When she leaves the paper in the Youngers' apartment on her way out, it's almost like Mrs. Johnson is implying that, if the Youngers find trouble in their neighborhood, then they're only getting what they deserve. Essentially, Mrs. Johnson represents the feelings of resentment that some blacks felt when others started to climb the socio-economic ladder.
Willy never shows up onstage, but he plays a significant role in the Youngers' story. And by "significant," we mean, "very, very negative." After convincing Walter that investing in the liquor store is a great idea, Willy takes Walter's money and runs. It is because of the thieving Willy Harris that Walter's dream is deferred.

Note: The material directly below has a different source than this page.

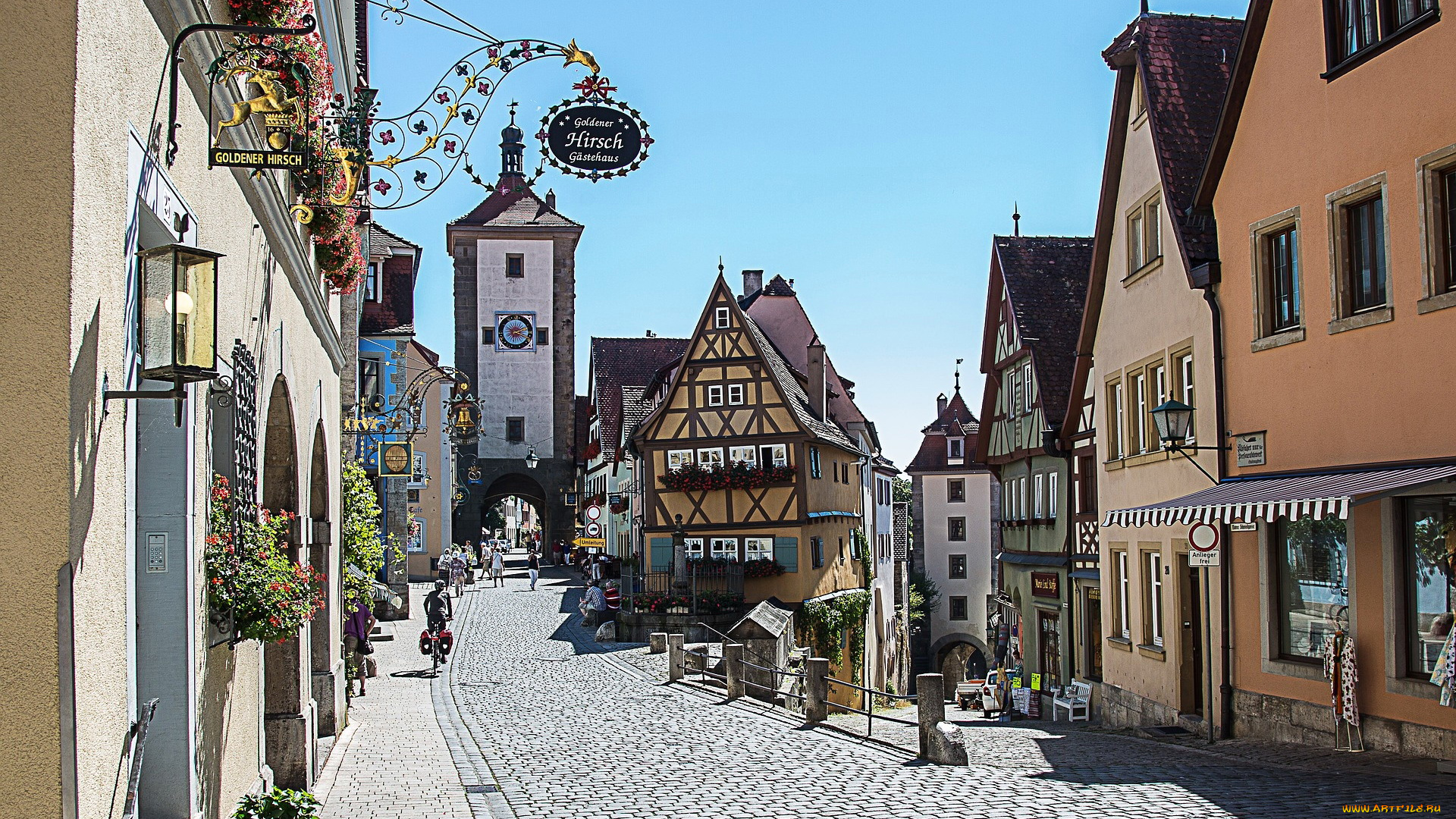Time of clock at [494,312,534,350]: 2:18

The Value and Purpose of Dreams
A Raisin in the Sun is essentially about dreams, as the main characters struggle to deal with the oppressive circumstances that rule their lives. The title of the play references a conjecture that Langston Hughes famously posed in a poem he wrote about dreams that were forgotten or put off. He wonders whether those dreams shrivel up "like a raisin in the sun." Every member of the Younger family has a separate, individual dream—Beneatha wants to become a doctor, for example, and Walter wants to have money so that he can afford things for his family. The Youngers struggle to attain these dreams throughout the play, and much of their happiness and depression is directly related to their attainment of, or failure to attain, these dreams. By the end of the play, they learn that the dream of a house is the most important dream because it unites the family.

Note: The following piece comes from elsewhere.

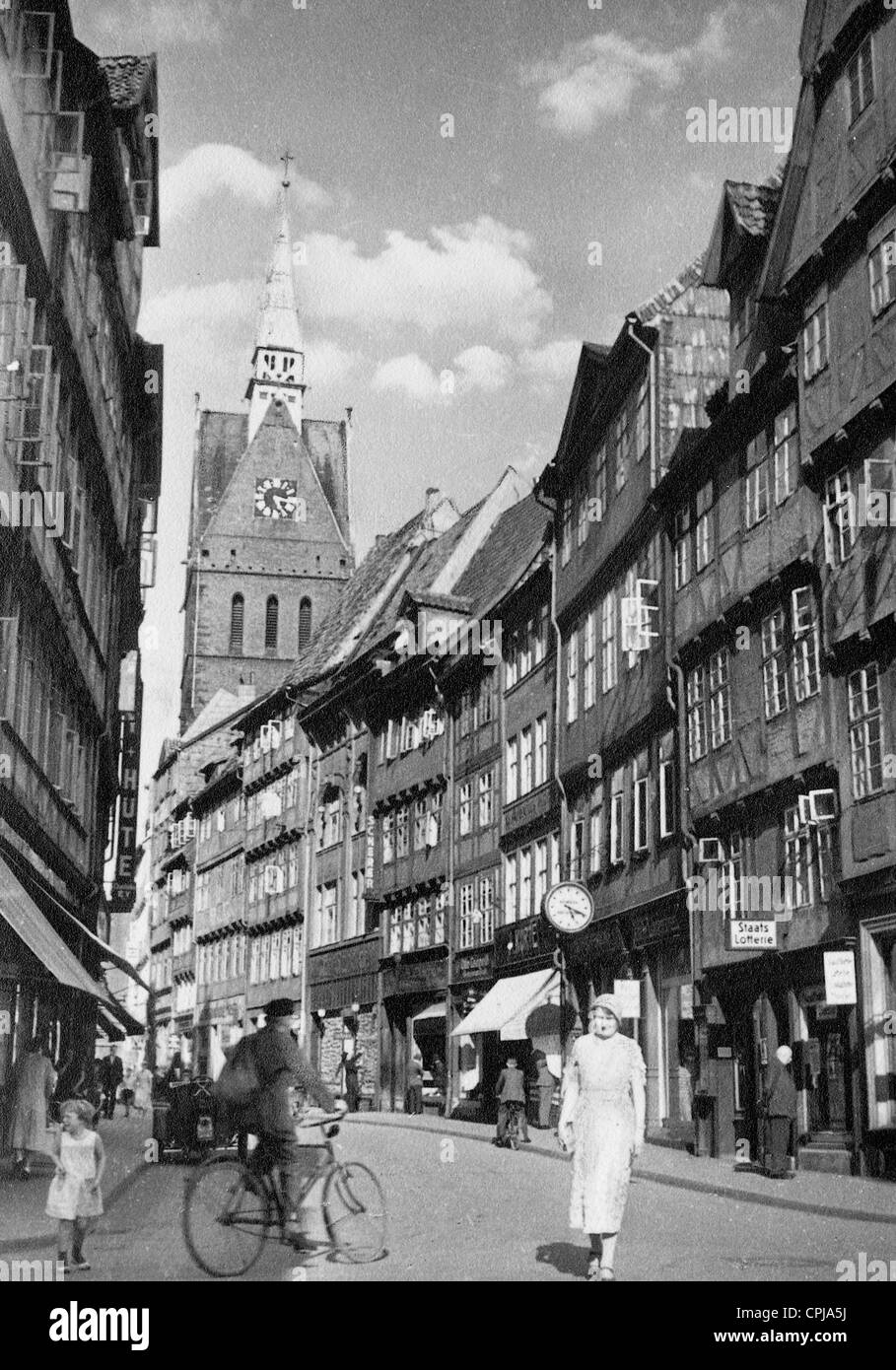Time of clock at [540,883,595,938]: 5:18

The Need to Fight Racial Discrimination
The character of Mr. Lindner makes the theme of racial discrimination prominent in the plot as an issue that the Youngers cannot avoid. The governing body of the Youngers' new neighborhood, the Clybourne Park Improvement Association, sends Mr. Lindner to persuade them not to move into the all-white Clybourne Park neighborhood. Mr. Lindner and the people he represents can only see the color of the Younger family's skin, and his offer to bribe the -Youngers to keep them from moving threatens to tear apart the Younger family and the values for which it stands. Ultimately, the Youngers respond to this discrimination with defiance and strength. The play powerfully demonstrates that the way to deal with discrimination is to stand up to it and reassert one's dignity in the face of it rather than allow it to pass unchecked.
The Importance of Family
The Youngers struggle socially and economically throughout the play but unite in the end to realize their dream of buying a house. Mama strongly believes in the importance of family, and she tries to teach this value to her family as she struggles to keep them together and functioning. Walter and Beneatha learn this lesson about family at the end of the play, when Walter must deal with the loss of the stolen insurance money and Beneatha denies Walter as a brother. Even facing such trauma, they come together to reject Mr. Lindner's racist overtures. They are still strong individuals, but they are now individuals who function as part of a family. When they begin to put the family and the family's wishes before their own, they merge their individual dreams with the family's overarching dream.